For 50L FD for 5 years at 7% rate bank savings Rs.5165.80 in interest outflow.

This is a well engineered thing between Govt and banks and by TDSing FDs they are saving crores of rupees in interest outflows.

I am puzzled! How does the bank benefit when rather than paying interest to the depositor (in the form of compounded interest) they are paying that amount instead to the Government every quarter? Yes, they don't have to pay further interest on that amount, but they don't have that money with the bank anymore to lend out either. It's like they don't have to pay interest on money that wasn't deposited with them!

The only benefit they have is having use of free money from the time of deduction from the depositor's account to the time they actually pay the money to the Government. It can be looked at this way also that that's a benefit they have at a cost to the Government who receive delayed tax.
.
 
@desiviru , the second word....is it something in punjabi or is it what I think it is?

You are senior, act like one. Your words don't match the stature you are conveying. Even if @desiviru was wrong in his analysis and even if you got hurt by go back to school comment, you could have come up with a befitting pun or a more detailed explanation.

Rudeness is the weak man's imitation of strength.
Don't worry bro. We Punjabis argue like this. Not fighting but that's how we go around.

He @psmangat5 is like my brother and I don't care who he is, I always teach people with right frame of mind. 🙂

Bharava, kithey appa likheya ki bank should pay interest on deducted TDS. You are reading everything in wrong context. We are blaming Govt here not banks. Banks are just doing their duties and this TDS deduction is actually helping them with less money outflow. Even if they don't want it, they are getting benefitting due to section 194 which allows TDS deduction on bank FD.

Aa lae chaa pee. ☕ Mai sufi banda waa, aes karke drink ni offer kar sakda. 🤣
 
I am puzzled! How does the bank benefit when rather than paying interest to the depositor (in the form of compounded interest) they are paying that amount instead to the Government every quarter? Yes, they don't have to pay further interest on that amount, but they don't have that money with the bank anymore to lend out either. It's like they don't have to pay interest on money that wasn't deposited with them!

The only benefit they have is having use of free money from the time of deduction from the depositor's account to the time they actually pay the money to the Government. It can be looked at this way also that that's a benefit they have at a cost to the Government who receive delayed tax.
.
Had the Govt not asked for TDS on FD, banks would be paying more money out of their pockets,. What's confusing in that is beyond my understanding?

If you had to pay me Rs.10 for a Rs.100 I despoited but due to TDS you are finally paying Rs.9.50 who is saving this Rs.0.50? 1 ka TDS Govt ko chala gaya. Mujhe 9 ki bajay Rs.8.50 mila aur Rs.1 ka refund le liya. Mere pass 10 ki jagah 9.50 aaya.

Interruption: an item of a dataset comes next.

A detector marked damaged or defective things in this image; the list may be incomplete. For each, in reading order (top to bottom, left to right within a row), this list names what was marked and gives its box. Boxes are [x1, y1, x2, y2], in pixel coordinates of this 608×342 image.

TDS toh de diya bank ne Govt ko us TDS ki wajah se jo apna outflow interest ka kamm huya uska benefit customer ya Govt ko thodi jaa raha hai.
 
No brother
I am puzzled! How does the bank benefit when rather than paying interest to the depositor (in the form of compounded interest) they are paying that amount instead to the Government every quarter? Yes, they don't have to pay further interest on that amount, but they don't have that money with the bank anymore to lend out either. It's like they don't have to pay interest on money that wasn't deposited with them!

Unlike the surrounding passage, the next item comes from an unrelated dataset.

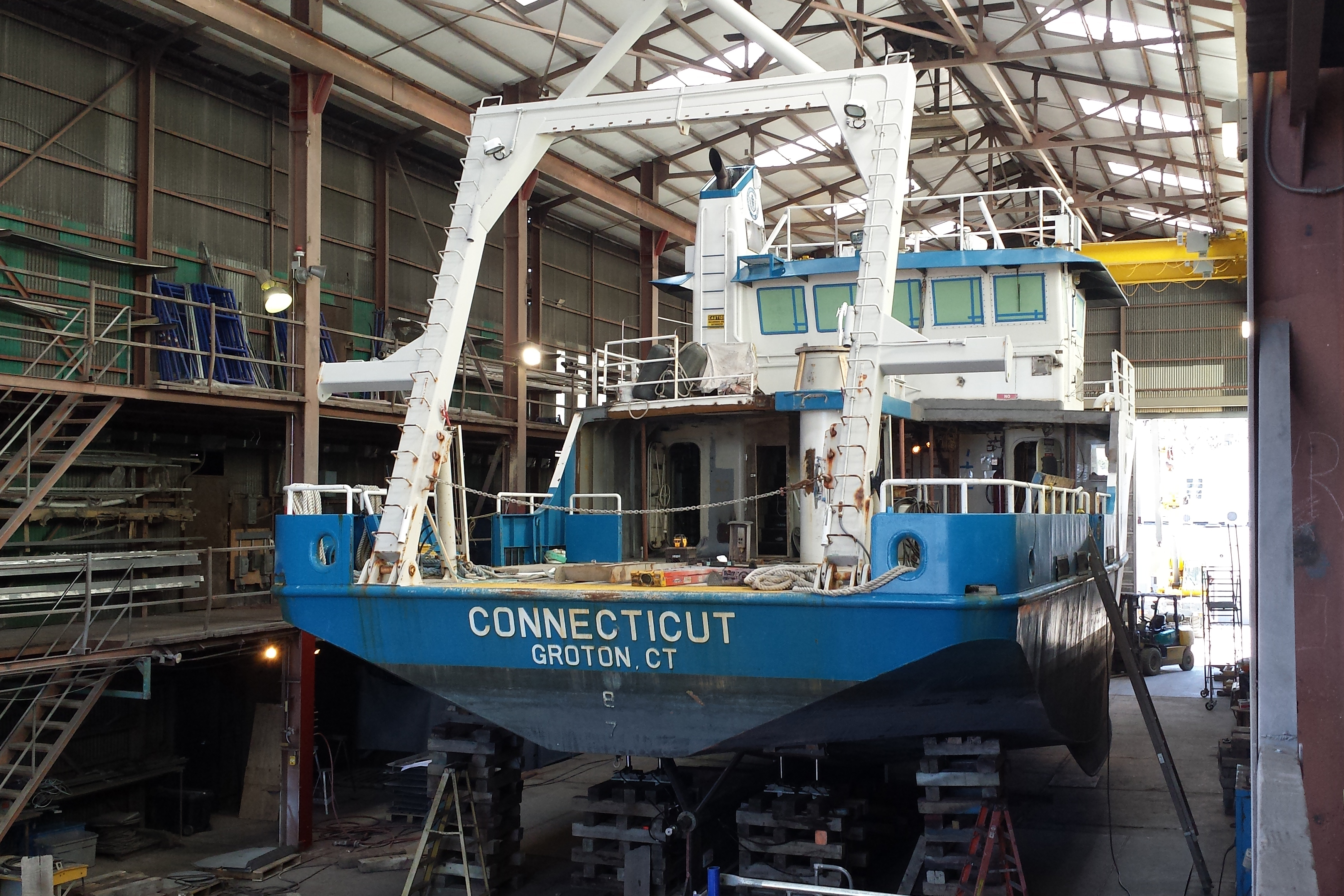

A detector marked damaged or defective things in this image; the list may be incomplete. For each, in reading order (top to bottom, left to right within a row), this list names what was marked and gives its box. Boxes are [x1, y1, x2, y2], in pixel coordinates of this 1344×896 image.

rusty steel beam [154, 0, 699, 242]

The only benefit they have is having use of free money from the time of deduction from the depositor's account to the time they actually pay the money to the Government. It can be looked at this way also that that's a benefit they have at a cost to the Government who receive delayed tax.
.
No brother once the tax is transferred in TDS account banks can't use it. So they don't have free money to use. Government is most clever customer.